World War II: A Turning Point
With the onset of World War II and the subsequent invasion of Poland, Altman, like her fellow HaShomer youth movement leaders, sought refuge in Vilna, Lithuania. The group was deeply troubled by their compatriots who were left to face Nazi occupation, motivating them to send back leaders for organizational support. Tosia Altman, recognized for her leadership, was entrusted with this perilous mission.
Altman’s Journey in Nazi-Occupied Poland
Braving the dangers, Altman embarked on her journey through various cities, revitalizing the movement’s branches. Despite the risks involved, as Jews were prohibited from train travel, she managed to communicate with leadership in Vienna and British Mandated Palestine. With the sealing off of the Warsaw Ghetto, she risked her life to deliver food packages into the Ghetto.
Altman and the Jewish Resistance
During a meeting with Abba Kovner in Vilna in December 1941, Altman adopted his belief that the Nazis aimed for the complete extermination of the Jewish People. Upon returning to the Warsaw Ghetto, she joined other leftist resistance groups to establish an anti-fascist self-defense organization. Despite initial setbacks, the establishment of the Jewish Fighting Organization (ZOB) marked a turning point. Altman became instrumental in smuggling grenades, explosives, and securing hiding places for Jews, alongside strengthening ties with the Polish Home Army.

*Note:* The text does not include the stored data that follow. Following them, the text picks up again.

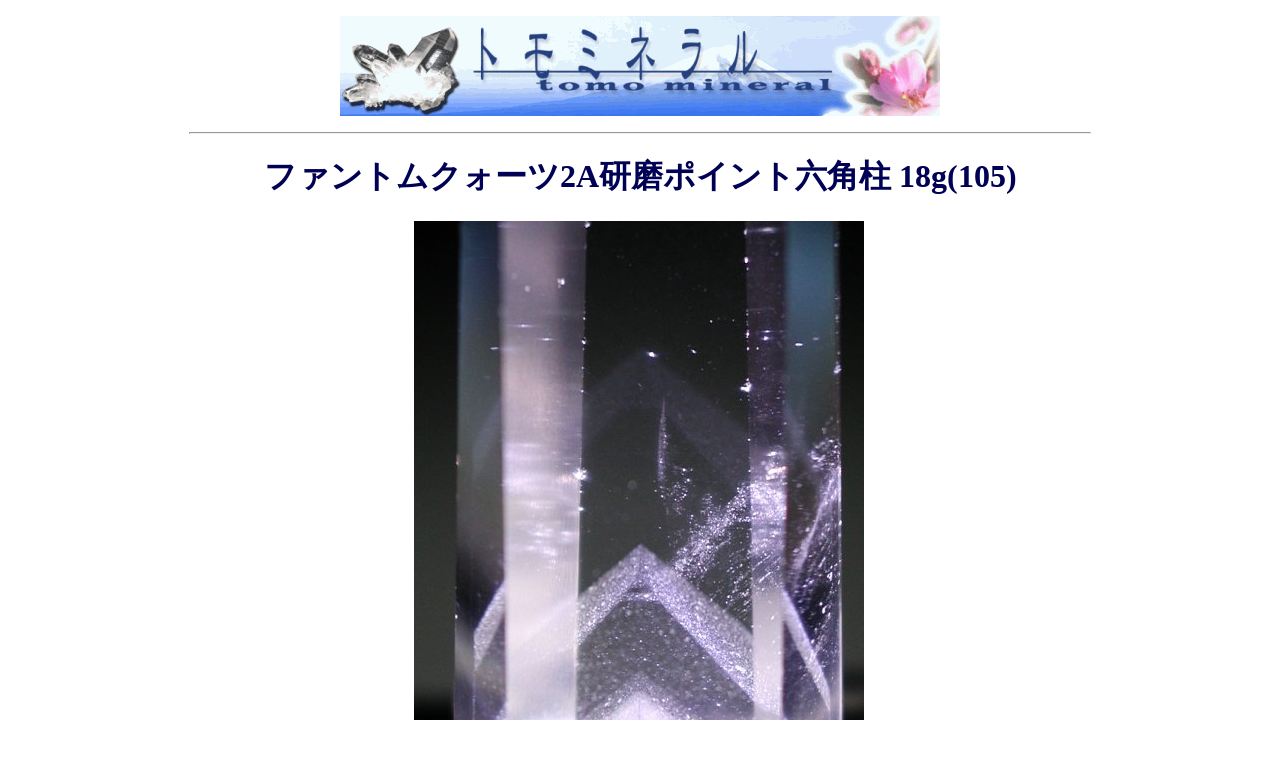

--- FILE ---
content_type: text/html
request_url: http://www.tomo-crystal.com/03/z/phantom-point/105phantom-point.html
body_size: 1121
content:
<html lang="ja-jp">
<head>
<meta http-equiv="content-type" content="text/html; charset=shift_jis">
<meta name="description" content="ファントムクォーツ2A研磨ポイント六角柱 18g(105)">
<meta name="keywords" content="ファントムクォーツ2A研磨ポイント六角柱 18g(105),水晶,水晶玉,水晶原石,">
<title>ファントムクォーツ2A研磨ポイント六角柱 18g(105)</title>
<link rel=stylesheet href=../../zs/catalog.css>
</head>
<body bgcolor="#FFFFFF" text="#000055" link="#FF6600" vlink="#FF6633" alink="#FF1133" lang="ja-jp">
<center>
<a href="/index.html"><img src=http://www.tomo-crystal.com/pic4/title_b.gif alt="水晶" border=0></a><p>
<hr width=900>
<h1>ファントムクォーツ2A研磨ポイント六角柱 18g(105)</h1>
<table border=0 bgcolor=#FFFFFF cellpadding=0 cellspacing=0 bordercolor="#F8FBFF"><tr><td align=center width=900>
<img src="../../phantom-point/105phantom-point.jpg" alt="ファントムクォーツ2A研磨ポイント六角柱 18g(105)" class="jpeg0"><br>
<img src="../../phantom-point/105phantom-point1.jpg" border="0" alt="ファントムクォーツ2A研磨ポイント六角柱 18g(105)" class="jpeg1"><img src="../../phantom-point/105phantom-point2.jpg" border="0" alt="ファントムクォーツ2A研磨ポイント六角柱 18g(105)" class="jpeg2"><img src="../../phantom-point/105phantom-point3.jpg" border="0" alt="ファントムクォーツ2A研磨ポイント六角柱 18g(105)" class="jpeg3"><img src="../../phantom-point/105phantom-point4.jpg" border="0" alt="ファントムクォーツ2A研磨ポイント六角柱 18g(105)" class="jpeg4"></td></tr></table>

<table border=5 cellpadding=10 width=640 cellspacing=5 bgcolor="#E8F8FF" bordercolor="#F8FBFF"><tr><td bgcolor="#D8F0FF" align=left>
<center><font class=c_tx01>
<font color=red class=sold size=6><b>売却済</b></font><br>
ファントムクォーツ2A<br>研磨ポイント六角柱<br> 18g(105)
<br>寸法 約 W17.5x D8.5x H(mm)
<br>重量 約 18g
<br></font></center><!売却済>
<font class=c_tx02><br>寸法は 横幅Wx奥行Dx高さH で表示しています。画像は時計回りの各サイドより写したものに拡大画像等を加えております。
<br>
<br>コリント産にふさわしい透明度のあるクォーツに３層のファントムが内包されたミニクォーツ研磨ポイントです。
<br>
</font>
</td></tr></table>

<p><table border=0 cellpadding=0 cellspacing=0 width=900><tr><td>
<hr>［<a href=/index.html>水晶のトモミネラル</a>］
［<a href="../../phantom-point/index.html">ファントムクォーツポリッシュポイント(研磨ポイント)
</a>］<br>
<font size=-1>このページに掲載されている商品をご注文される場合は、「カゴボタン」をクリックしてください。商品が買物カゴに入入ります。</font><br></td></tr></table>
</center>
</BODY>
</HTML>
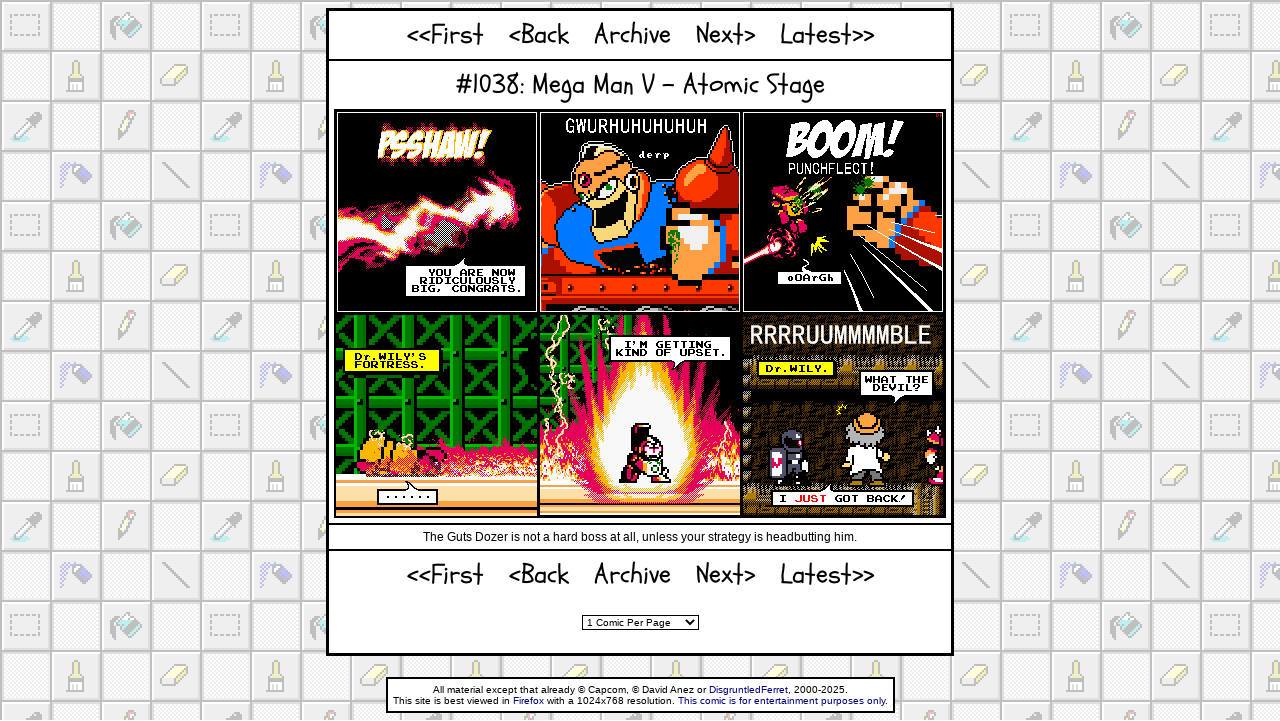

--- FILE ---
content_type: text/html; charset=UTF-8
request_url: https://ferretcomic.com/1038
body_size: 3328
content:
<!DOCTYPE html PUBLIC "-//W3C//DTD XHTML 1.0 Transitional//EN">
<html>
  <head>
    <title>MS Paint Masterpieces Archives</title>
    <link href="https://fonts.googleapis.com/css?family=Schoolbell" rel="stylesheet" type="text/css">
    <link rel="stylesheet" href="format.css" type="text/css" />
  </head>
  <body background="images/background.png" bgcolor="#FFFFFF" text="#000000" link="#000080" vlink="#800000">
    <center>
    <table bgcolor="#FFFFFF" cellpadding="5" cellspacing="0" class="table"><tr align="center">
      <!-- 
      <td class="box">
        {PAGE}
      </td>
    </tr><tr align="center">
       -->
      <td class="box">
        <!-- BEGIN PREV_LINK -->
        <a href="1" class="button">&lt;&lt;First</a>
        <a href="1037" class="button">&lt;Back</a>
        <!-- END PREV_LINK -->
        <a href="archive-list.php" class="button">Archive</a>
        <!-- BEGIN NEXT_LINK -->
        <a href="1039" class="button">Next&gt;</a>
        <!-- END NEXT_LINK -->
        <a href="index.php" class="button">Latest&gt;&gt;</a>
      </td></tr>
        <tr align="center"><td class="box"><div class="button">#1038: Mega Man V - Atomic Stage</div><img src="archives/Comic1038.png" border="0" style="padding-top: 5px;"></td></tr>
        <tr align="center"><td class="box" style="font-size: 12px; width: 409px;">
The Guts Dozer is not a hard boss at all, unless your strategy is headbutting him.
</td></tr>

      <tr align="center"><td class="box">
        <!-- BEGIN PREV_LINK -->
        <a href="1" class="button">&lt;&lt;First</a>
        <a href="1037" class="button">&lt;Back</a>
        <!-- END PREV_LINK -->
        <a href="archive-list.php" class="button">Archive</a>
        <!-- BEGIN NEXT_LINK -->
        <a href="1039" class="button">Next&gt;</a>
        <!-- END NEXT_LINK -->
        <a href="index.php" class="button">Latest&gt;&gt;</a>
        <br/><br/>
        <!-- 
        {PAGE_LIST}<br/>
         -->
        <script type="text/javascript">
  function PerPage(){
    var number = document.PerPages.Select.selectedIndex;
    location.href = document.PerPages.Select.options[number].value;
  }
  document.write('<form name="PerPages"><select name="Select" onChange="PerPage(this.form)" class="dropdown">');
  for(let i = 10; i > 0; i--) {
    document.write('<option ' + (i == 1 ? 'selected' : '') + ' value="1038n' + i + '">' + i + ' Comic' + (i > 1 ? 's' : '') + ' Per Page');
  }
  document.write('<\/select><\/form>');
</script></p>

      </td>
    </tr></table><br/>
        <table cellpadding="5" cellspacing="0"><tr width="470" align="center">
    </tr><tr>
      <td align="center" class="table" style="font-size: 10px;">
        All material except that already &copy; Capcom, &copy; David Anez or <a href="mailto:&#100;&#105;&#115;&#103;&#114;&#117;&#110;&#116;&#108;&#101;&#100;&#102;&#101;&#114;&#114;&#101;&#116;&#64;&#98;&#111;&#98;&#97;&#110;&#100;&#103;&#101;&#111;&#114;&#103;&#101;&#46;&#99;&#111;&#109;" style="font-size: 10px;">DisgruntledFerret</a>, 2000-2025.<br/>
        This site is best viewed in <a href="http://www.getfirefox.com" style="font-size: 10px;">Firefox</a> with a 1024x768 resolution. 
        <a href="http://www.bobandgeorge.com/other/disclaimer.html" style="font-size: 10px;">This comic is for entertainment purposes only.
      </td>
    </tr></table>

    </center>
  </body>
</html>


--- FILE ---
content_type: text/css
request_url: https://ferretcomic.com/format.css
body_size: 496
content:
<!-- 
  body{font: 18px arial;} 
  a:link {text-decoration: none; color: #000080; font-size: 12px;}
  a:visited {text-decoration: none; color: #800000; font-size: 12px;}
  a:hover {text-decoration: underline; font-size: 12px;}
  a.button {font-family: 'Schoolbell', cursive; color: #000000; font-size: 20pt; padding-left: 10px; padding-right: 10px;}
  .button {font-family: 'Schoolbell', cursive; color: #000000; font-size: 20pt;}
  .table{border: outset 2px #000000; background: #FFFFFF;} 
  .box{border: outset 1px #000000;}
  .dropdown{background: #FFFFFF; border: inset 1px #000000; font: 10px arial; color: #000000;} 
-->
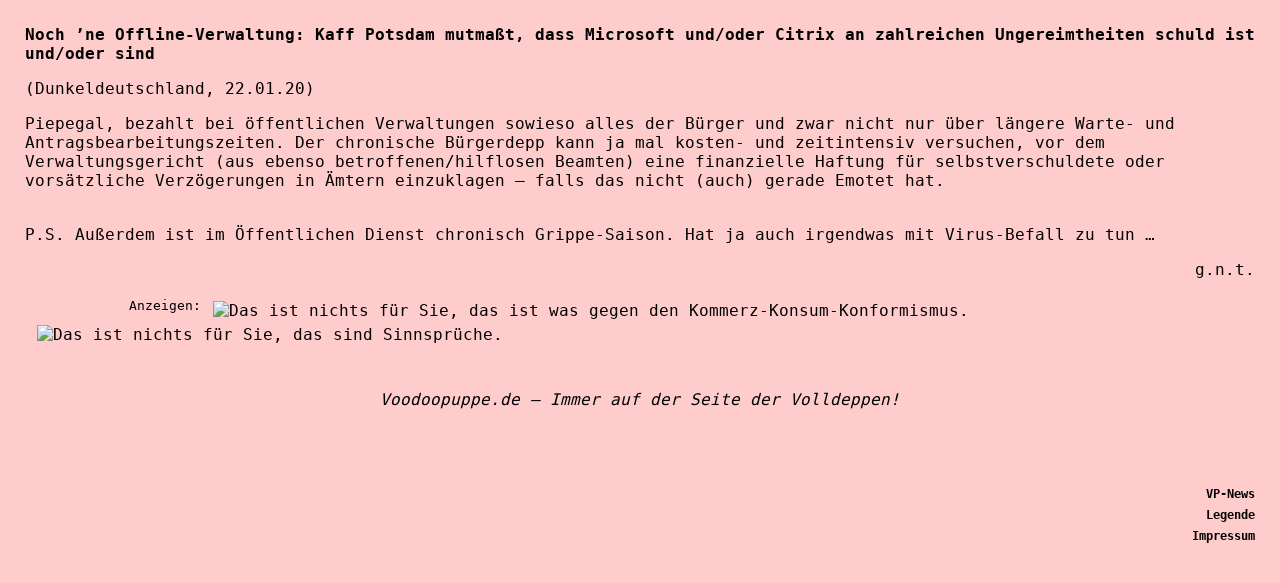

--- FILE ---
content_type: text/html
request_url: http://www.voodoopuppe.de/Noch--ne-Offline-Verwaltung_Kaff-Potsdam-mutmasst--dass-Microsoft-und-oder-Citrix-an-zahlreichen-Ungereimtheiten-schuld-ist-und-oder-sind.html
body_size: 1161
content:
<!DOCTYPE html>
<html lang="de-de">
  <head>
    <meta http-equiv="content-type" content="text/html; charset=UTF-8">
    <title>Noch ’ne Offline-Verwaltung: Kaff Potsdam mutmaßt, dass Microsoft
      und/oder Citrix an zahlreichen Ungereimtheiten schuld ist und/oder sind</title>
    <link rel="stylesheet" href="voodoo.css" type="text/css">
  </head>
  <body>
    <p><b>Noch ’ne Offline-Verwaltung: Kaff Potsdam mutmaßt, dass Microsoft
        und/oder Citrix an zahlreichen Ungereimtheiten schuld ist und/oder sind</b></p>
    <p>(Dunkeldeutschland, 22.01.20)</p>
    <p>Piepegal, bezahlt bei öffentlichen Verwaltungen sowieso alles der Bürger
      und zwar nicht nur über längere Warte- und Antragsbearbeitungszeiten. Der
      chronische Bürgerdepp kann ja mal kosten- und zeitintensiv versuchen, vor
      dem Verwaltungsgericht (aus ebenso betroffenen/hilflosen Beamten) eine
      finanzielle Haftung für selbstverschuldete oder vorsätzliche Verzögerungen
      in Ämtern einzuklagen – falls das nicht (auch) gerade Emotet hat.</p>
    <p><br>
      P.S. Außerdem ist im Öffentlichen Dienst chronisch Grippe-Saison. Hat ja
      auch irgendwas mit Virus-Befall zu tun … </p>
    <p style="text-align: right;">g.n.t.</p>
    <p><small><span style="color: rgb(255, 204, 204);">Klick-Betrug-</span>Anzeigen:</small><a
        href="http://www.kynische-listen.cboth.de/kynliste.html"><img style="border: 0px solid ; width: 67px; height: 95px;"
          alt="Das ist nichts für Sie, das ist was gegen den Kommerz-Konsum-Konformismus."
          title="Das ist nichts für Sie, das ist was gegen den Kommerz-Konsum-Konformismus."
          src="logo_kynlist_klein.png" hspace="12" align="middle"></a><a href="http://www.bonmot.cboth.de"><img
          style="border: 0px solid ; width: 90px; height: 90px;" alt="Das ist nichts für Sie, das sind Sinnsprüche."
          title="Das ist nichts für Sie, das sind Sinnsprüche." src="logo_bonmots.png"
          hspace="12" align="middle"></a></p>
    <br>
    <div class="QuelleLink" style="text-align: center;">Voodoopuppe.de – Immer
      auf der Seite der Volldeppen!</div>
    <p class="NaviLeiste"><a href="..">VP-News</a><br>
      <a href="vplegende.html">Legende</a><br>
      <a href="http://www.cboth.de/abk.html">Impressum</a></p>
  </body>
</html>


--- FILE ---
content_type: text/css
request_url: http://www.voodoopuppe.de/voodoo.css
body_size: 781
content:
body {
  margin: 25px;
  font-family: monospace;
  font-weight: inherit;
  font-size: 1rem;
  background-color: #ffcccc;
  color: black;
}
p {
  font-family: monospace;
  font-weight: inherit;
  font-size: 1rem;
  color: black;
}
a:link {
  text-decoration: none;
  color: black;
}
a:visited {
  text-decoration: none;
  color: dimgray;
}
a:hover {
  text-decoration: underline;
}
h1 {
  font-family: monospace;
  font-weight: inherit;
  font-size: 1.5rem;
  padding-bottom: 20px;
}
.QuelleLink {
  padding-top: 15px;
  padding-bottom: 15px;
  font-family: monospace;
  font-size: 12pt;
  font-style: italic;
}
.NaviLeiste {
  font-family: monospace;
  font-weight: bold;
  font-size: 0.75rem;
  line-height: 1.75;
  text-align: right;
  margin-top: 60px;
  margin-bottom: 30px;
}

Warsaw Uprising and Altman’s Ultimate Sacrifice
During the second wave of deportations in January 1943, the Warsaw Jews put up an armed resistance. After an intense battle, the resistance partially succeeded, reducing the intended deportations from 8,000 to 5,000. When the liquidation of the Ghetto began in April, Altman acted as a lifeline between command bunkers, rescuing Jews from burning buildings. In a tragic turn of events, Altman, along with others, was found hiding in a bunker by the Germans. Suffering from severe burns due to a fire, Altman was handed over to the Germans by the Polish police and tragically died two days later.
In recognition of her bravery and heroism in fighting the Nazis, Tosia Altman was posthumously awarded the Silver Cross of the Military Order of Virtuti Militari, Poland’s highest military decoration.